INSTRUCTIONS FOR THE TASK: Add 100 to every number in the answers, both the distances and the pixel coordinates, and write out again every line of the items from the first line through the line containing "462 centimetres", inclusive. Leave all other text unchanged and omit the pictures.

DATA SUPPLIED:
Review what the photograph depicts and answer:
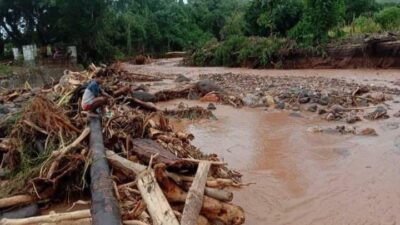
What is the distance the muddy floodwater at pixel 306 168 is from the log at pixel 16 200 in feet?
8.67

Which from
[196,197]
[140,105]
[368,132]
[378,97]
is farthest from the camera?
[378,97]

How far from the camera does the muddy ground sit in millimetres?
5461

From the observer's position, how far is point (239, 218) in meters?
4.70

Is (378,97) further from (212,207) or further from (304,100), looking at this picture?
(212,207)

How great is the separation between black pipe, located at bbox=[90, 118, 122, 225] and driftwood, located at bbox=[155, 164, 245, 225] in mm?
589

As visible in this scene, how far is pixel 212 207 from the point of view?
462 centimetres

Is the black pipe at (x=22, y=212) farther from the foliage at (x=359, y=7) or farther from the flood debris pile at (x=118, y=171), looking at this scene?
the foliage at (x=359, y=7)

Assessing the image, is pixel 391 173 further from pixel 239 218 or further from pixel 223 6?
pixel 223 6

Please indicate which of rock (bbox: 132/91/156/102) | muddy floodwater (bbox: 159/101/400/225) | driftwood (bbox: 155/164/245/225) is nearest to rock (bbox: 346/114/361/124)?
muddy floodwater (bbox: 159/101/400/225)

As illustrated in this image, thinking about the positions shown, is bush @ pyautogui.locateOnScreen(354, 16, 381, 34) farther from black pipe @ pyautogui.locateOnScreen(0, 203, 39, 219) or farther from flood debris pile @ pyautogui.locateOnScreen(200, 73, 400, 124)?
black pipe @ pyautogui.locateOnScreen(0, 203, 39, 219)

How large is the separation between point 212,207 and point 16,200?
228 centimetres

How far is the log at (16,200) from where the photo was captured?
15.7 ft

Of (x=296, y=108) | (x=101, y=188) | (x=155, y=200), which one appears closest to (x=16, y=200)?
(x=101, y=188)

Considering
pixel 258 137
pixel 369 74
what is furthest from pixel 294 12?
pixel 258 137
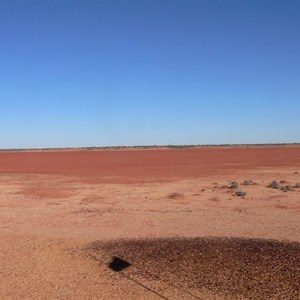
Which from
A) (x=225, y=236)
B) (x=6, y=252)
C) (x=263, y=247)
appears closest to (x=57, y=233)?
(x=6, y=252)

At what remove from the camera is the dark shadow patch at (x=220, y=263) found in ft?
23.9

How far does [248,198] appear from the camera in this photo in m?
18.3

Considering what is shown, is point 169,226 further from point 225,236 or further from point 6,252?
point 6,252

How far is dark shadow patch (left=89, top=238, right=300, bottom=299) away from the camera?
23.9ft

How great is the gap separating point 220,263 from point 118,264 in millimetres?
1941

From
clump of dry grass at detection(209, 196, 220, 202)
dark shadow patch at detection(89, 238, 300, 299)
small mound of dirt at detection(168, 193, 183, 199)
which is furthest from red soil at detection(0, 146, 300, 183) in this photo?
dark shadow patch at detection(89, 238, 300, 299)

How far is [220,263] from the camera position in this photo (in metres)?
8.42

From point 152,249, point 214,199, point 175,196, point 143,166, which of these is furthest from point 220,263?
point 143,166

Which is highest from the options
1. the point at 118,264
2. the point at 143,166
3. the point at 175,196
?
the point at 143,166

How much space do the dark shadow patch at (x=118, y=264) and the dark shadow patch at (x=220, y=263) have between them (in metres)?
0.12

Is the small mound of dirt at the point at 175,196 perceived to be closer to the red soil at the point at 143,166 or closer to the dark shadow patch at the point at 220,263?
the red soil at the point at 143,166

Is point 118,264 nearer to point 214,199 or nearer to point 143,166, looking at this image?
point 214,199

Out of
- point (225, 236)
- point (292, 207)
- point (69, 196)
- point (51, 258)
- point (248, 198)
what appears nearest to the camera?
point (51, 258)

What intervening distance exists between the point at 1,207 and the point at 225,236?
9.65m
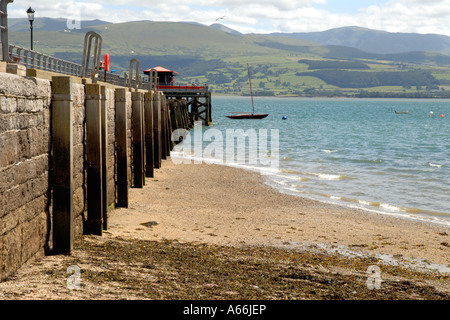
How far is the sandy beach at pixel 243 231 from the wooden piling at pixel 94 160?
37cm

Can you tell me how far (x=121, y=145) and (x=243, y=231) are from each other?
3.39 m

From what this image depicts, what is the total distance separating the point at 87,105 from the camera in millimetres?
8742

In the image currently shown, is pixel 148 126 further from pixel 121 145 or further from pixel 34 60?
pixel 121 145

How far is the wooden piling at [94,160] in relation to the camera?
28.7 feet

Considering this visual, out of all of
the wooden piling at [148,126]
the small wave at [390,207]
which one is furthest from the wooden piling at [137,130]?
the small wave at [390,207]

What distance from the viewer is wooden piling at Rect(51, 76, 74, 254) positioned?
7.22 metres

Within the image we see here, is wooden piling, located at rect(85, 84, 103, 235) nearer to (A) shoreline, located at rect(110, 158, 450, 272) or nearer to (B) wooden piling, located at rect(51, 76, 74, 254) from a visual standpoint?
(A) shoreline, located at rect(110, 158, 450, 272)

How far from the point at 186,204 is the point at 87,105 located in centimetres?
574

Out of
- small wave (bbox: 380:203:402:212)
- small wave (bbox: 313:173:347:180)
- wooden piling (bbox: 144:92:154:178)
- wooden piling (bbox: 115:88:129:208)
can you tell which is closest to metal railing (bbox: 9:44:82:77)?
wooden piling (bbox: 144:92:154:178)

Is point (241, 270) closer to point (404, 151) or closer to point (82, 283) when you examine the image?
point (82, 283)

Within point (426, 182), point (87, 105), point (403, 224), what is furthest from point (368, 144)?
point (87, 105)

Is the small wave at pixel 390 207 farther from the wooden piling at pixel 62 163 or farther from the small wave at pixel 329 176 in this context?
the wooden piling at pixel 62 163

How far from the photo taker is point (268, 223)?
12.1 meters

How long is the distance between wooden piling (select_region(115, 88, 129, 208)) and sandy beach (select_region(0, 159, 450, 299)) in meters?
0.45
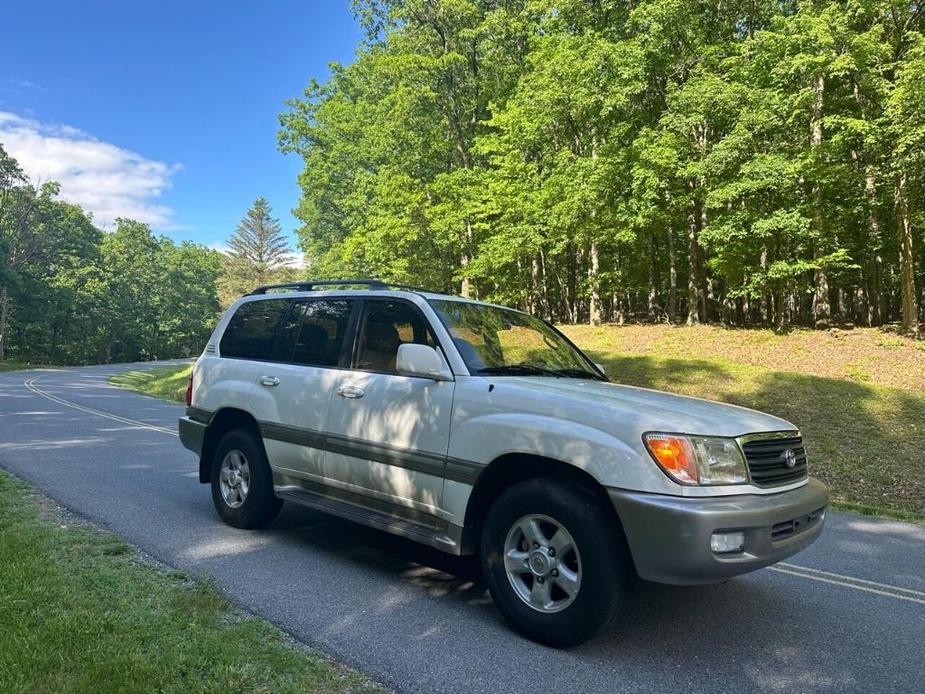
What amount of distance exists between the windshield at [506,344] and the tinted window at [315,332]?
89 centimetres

EXERCISE RESULT:
Review what the photograph depicts and answer:
What is the distance the muddy floodwater at pixel 306 168 is from the log at pixel 16 200 in feet?
108.67

Which from
[196,197]
[140,105]
[368,132]
[378,97]
is farthest from the camera?
[478,197]

How far from the camera does the muddy ground sit in millimetres?
5561

From the observer's position, how far is point (239, 218) in meters?
104.70

Is (378,97) further from (212,207) or further from (304,100), looking at this picture?
(312,307)

How great is the separation between black pipe, located at bbox=[90, 118, 122, 225] and driftwood, located at bbox=[155, 164, 245, 225] in mm?
689

As visible in this scene, how far is pixel 212 207 from the point of view?
562 centimetres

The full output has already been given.